On Episode 120 of The Quarantine Tapes, Paul Holdengräber is joined by Chiraag Bains. Chiraag is the Director of Legal Strategies at Dēmos, working to support voting rights and create a more just democracy. Chiraag has spent the pandemic fighting voting rights battles around the country. He talks with Paul about the recent threats to democracy and voting rights, including the gutting of the Voting Rights Act and the fear of voter fraud being used as a pretext for voter suppression. They discuss what we will need to create a democratic system that truly represents everyone, touching on policing, voting rights legislation, and court reform.
From the episode:
Chiraag Bains: My dream is that we think about the right to vote and to participate in this democracy as a core part of personhood, of membership in this community that we call United States of America, and that rather than looking for ways to exclude people and carve them out of the franchise, which we have done time and time again in our history, that we look to include people and understand that everyone needs to have a voice for the system to have legitimacy and for our elected officials to be accountable to all of us. That would mean looking at practices we might take for granted today and questioning whether they should, in fact, exist.
To give one example, I think about the issue of felony disenfranchisement that is taking the right to vote away from people because they have had a felony conviction at some point in their lives. A report came out today showing that 5.2 million otherwise eligible voters cannot vote because they have a felony conviction, and that is disproportionately Black and Latino people who fall into that category. That, to me, there is no justification for it. In fact, those rules across the states are based in a racist history. There were deliberate attempts, well documented, to strip political power from Black people. That is the origin of these felony disenfranchisement laws. And today they’re justified as, well, if you’ve committed a crime, you have no business being involved in what the laws should be going forward.
But I don’t see it that way. I think no, actually, these are members of the community as well. The vast majority of people will be returning to society. We need to bring down these artificial walls that deny people’s humanity and dignity and have a constitutional schema that is made more legitimate because it engages everyone, even those who we have decided have crossed moral lines in our society at one point or another.
Now, there are lots of other arguments for why felony disenfranchisement is intolerable. The criminal justice system is shot through with racial bias, for one. But for me, it’s this starting point that actually everyone needs to count, and the right to vote is a core part of personhood, that is a compelling argument alongside those of racial justice.
Paul Holdengräber: So, what you’re saying is that we’re discriminating against a certain part of the population twice?

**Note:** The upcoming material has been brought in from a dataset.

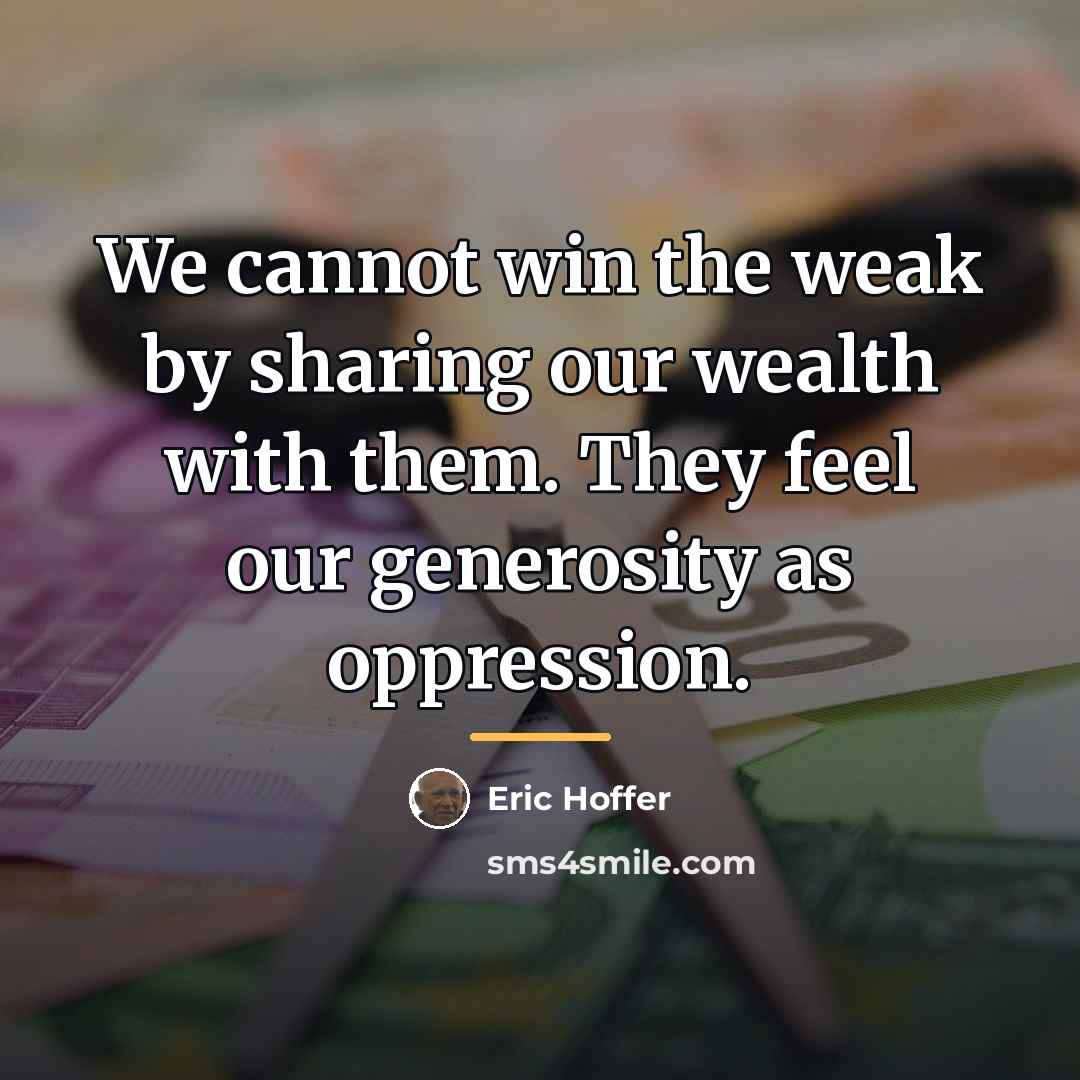 “We cannot win the weak by sharing our wealth with…” quote by Eric Hoffer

Chiraag Bains: I think that’s right. Yes. When it comes to felony disenfranchisement, absolutely. You look at people of color, Black people in particular, are more likely to be stopped, searched, arrested, prosecuted, to have longer sentences. They get worse plea deals. This is for the same crimes. That’s a result of bias in prosecutorial judgment and policing. And I say that as a former prosecutor. I was a prosecutor for the federal government.
Paul Holdengräber: I know. I read you a piece about Philando Castile.
Chiraag Bains: Right. A tragic case, a man just going about his business who was shot and killed by a police officer with his girlfriend and her four-year-old daughter in the backseat. Horrendous. And then the public was unable to secure a conviction there. That’s just one window into how unjust our criminal legal system is. I saw it directly by being involved in it. That is an area we absolutely have to reform.
How do we do that? How do we bring about change? It’s got to be that we have a truly democratic system so people can exercise power through the channels that exist. That power is being cut off. I can’t emphasize this enough—we’re in the middle of a fight over the right to vote, over who counts in the census. We need to take an approach that is as expansive as possible if we want to have true democratic legitimacy in this country.
Paul Holdengräber: How do we get there? Do we have a kind of a truth and reconciliation attempt?
Chiraag Bains: I’d love to see that, Paul. I would love to see true open and honest conversations in this country. Bryan Stevenson of Equal Justice Initiative has called for that for years, where we are honest about the history of this country, from its origins and the role that slavery played and the continuing discrimination. I would love to see that.
I also think there’s an opportunity right now to pursue bold democracy reform, truly transformative reforms. That depends on what happens with this election in terms of who’s the president and what the Congress looks like. But there is a bill in Congress right now, for example, it’s called H.R. 1, the For the People Act, that passed the House in this Congress and in the next Congress could become law. It would vastly expand voter registration, outlaw voter purges, make redistricting fairer, prohibit racial discrimination and voter suppression, and reduce the influence of big money in politics. That’s the kind of thing that we can achieve, now, to really transform what this country looks like and make it more equitable all around.